A decade ago, Ejaz Haider, a top Pakistani editor, asserted while conversing with me that India’s unity was not a political but economic success, thanks to its huge single market. Wrong, I replied– India had a thousand inter‐state and inter‐city barriers, and was not a single market at all. Goods from Delhi paid entry tax to enter Maharashtra and octroi to enter Mumbai, and the combined tax incidence could be 15%, as high as customs duty on some imported goods. India was a grieviously splintered market, not a unified one.
With the introduction of GST, politicians claim we will at last have “One India, one market, one tax rate.” That’s not quite right: GST excludes real estate, alcohol, tobacco and petroleum products, so a big chunk of the economy will face state tax barriers. More important, states often invoke the Essential Commodities Act to ban the movement of politically sensitive goods. Still, GST will be a game changer.
The Economic Survey reveals that India enjoyed high inter‐state movement of goods and people even before GST. New estimates using railway data show that annual work‐related migration is 9 million, almost double the earlier estimate.
Farmers in the north‐west and south complain that migrant agricultural labour has plummeted. Despite this, overall migration (especially to urban areas) is vibrant. Rural‐urban migration within states has accelerated. North‐easterners, once mistaken for Chinese, are now a visible part of the workforce in big cities. A pan‐Indian workforce has emerged.
New data from the Goods and Services Tax Network suggest that inter‐state exchanges of manufactured goods amount to at least 54% of GDP. Almost half of this is the exchange within branches of the same firms, an astonishingly high figure.
It shows that corporations have help bind India together through manufacturing and trading linkages that were minimal at independence. This has boosted both economic growth and political unity.
India’s internal trade/GDP ratio of 54% leaves out agricultural goods, which are also massively transported across India. So 54% is a gross under‐estimate. Even this underestimate implies that India’s internal trade is 1.7 times its foreign trade. That compares well with other countries at the same economic stage.
A Fuel Called Trimurti
Large countries naturally have a higher ratio of internal trade to GDP than small ones.
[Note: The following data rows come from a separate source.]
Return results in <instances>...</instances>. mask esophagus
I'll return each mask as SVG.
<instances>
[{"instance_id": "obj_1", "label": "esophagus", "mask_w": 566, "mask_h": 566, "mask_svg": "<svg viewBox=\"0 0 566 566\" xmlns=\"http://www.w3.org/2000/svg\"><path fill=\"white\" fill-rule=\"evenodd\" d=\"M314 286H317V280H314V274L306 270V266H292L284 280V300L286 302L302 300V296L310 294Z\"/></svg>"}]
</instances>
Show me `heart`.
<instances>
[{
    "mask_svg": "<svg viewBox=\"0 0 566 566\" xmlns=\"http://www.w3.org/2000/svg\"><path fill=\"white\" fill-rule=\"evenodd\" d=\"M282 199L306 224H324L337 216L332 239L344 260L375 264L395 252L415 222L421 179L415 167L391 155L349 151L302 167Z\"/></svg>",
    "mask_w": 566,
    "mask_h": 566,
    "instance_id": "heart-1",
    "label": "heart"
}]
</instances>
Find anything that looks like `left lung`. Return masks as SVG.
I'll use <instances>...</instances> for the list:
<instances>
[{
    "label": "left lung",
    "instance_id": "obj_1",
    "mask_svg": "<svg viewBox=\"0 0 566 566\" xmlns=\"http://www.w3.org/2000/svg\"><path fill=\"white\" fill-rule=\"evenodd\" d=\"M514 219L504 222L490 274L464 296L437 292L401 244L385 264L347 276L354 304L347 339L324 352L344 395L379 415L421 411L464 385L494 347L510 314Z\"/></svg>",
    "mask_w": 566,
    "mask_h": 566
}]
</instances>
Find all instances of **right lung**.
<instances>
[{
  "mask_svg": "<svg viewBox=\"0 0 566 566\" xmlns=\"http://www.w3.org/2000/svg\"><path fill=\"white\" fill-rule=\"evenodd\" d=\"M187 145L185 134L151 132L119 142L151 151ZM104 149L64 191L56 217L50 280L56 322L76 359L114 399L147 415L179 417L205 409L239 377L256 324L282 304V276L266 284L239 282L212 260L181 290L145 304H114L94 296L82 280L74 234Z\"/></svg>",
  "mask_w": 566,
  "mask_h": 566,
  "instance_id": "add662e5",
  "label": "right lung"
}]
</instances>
India’s 54% ratio (remember, this estimate excludes farm products) is much less than the USA’s 78% or China’s 74%. But is far more than the 20% of the European Union, which was formed specifically to create single market. Indonesia, another large developing country, has internal trade of only 12% of GDP. Canada, bigger in area than the USA, has a 20% ratio.
However, a caveat is in order. India has a crazy patchwork of area‐based tax breaks that induce corporate to move to Sikkim or Himachal Pradesh, not for commercial reasons but tax arbitrage. This artificially increases inter‐state trade. Finance Minister Jaitley has promised to phase out area‐based tax breaks, eliminating this distortion.
Economists sing praises of gains from international trade. Similar gains flow from internal trade in a large country like India, such as specialisation, scale economies, de‐risking and experimentation in different states to create innovative solutions. Improved connectivity is an important reason for India’s faster growth since 2000.
Rural roads have expanded enormously, as have the arterial national highways. Telecom has penetrated most rural areas (though broadband still lags behind). Finally, rural electrification has now reached all but a few parts of the country, even though its quality is spotty.
Roads, telecom and electricity constitute a Trimurti of connectivity that has accelerated India’s GDP growth since 2000. The Trimurti has facilitated the creation of new production centres, and the transport of that production across India.
Yet much more needs to be done. The Essential Commodities is a serious barrier to internal trade, especially of agricultural commodities. So the Agricultural Produce Marketing Committee Act that obliges farmers to sell only through local mandis. These laws must be amended if India is truly to become one market, and reap the full economic and political gains of a single market.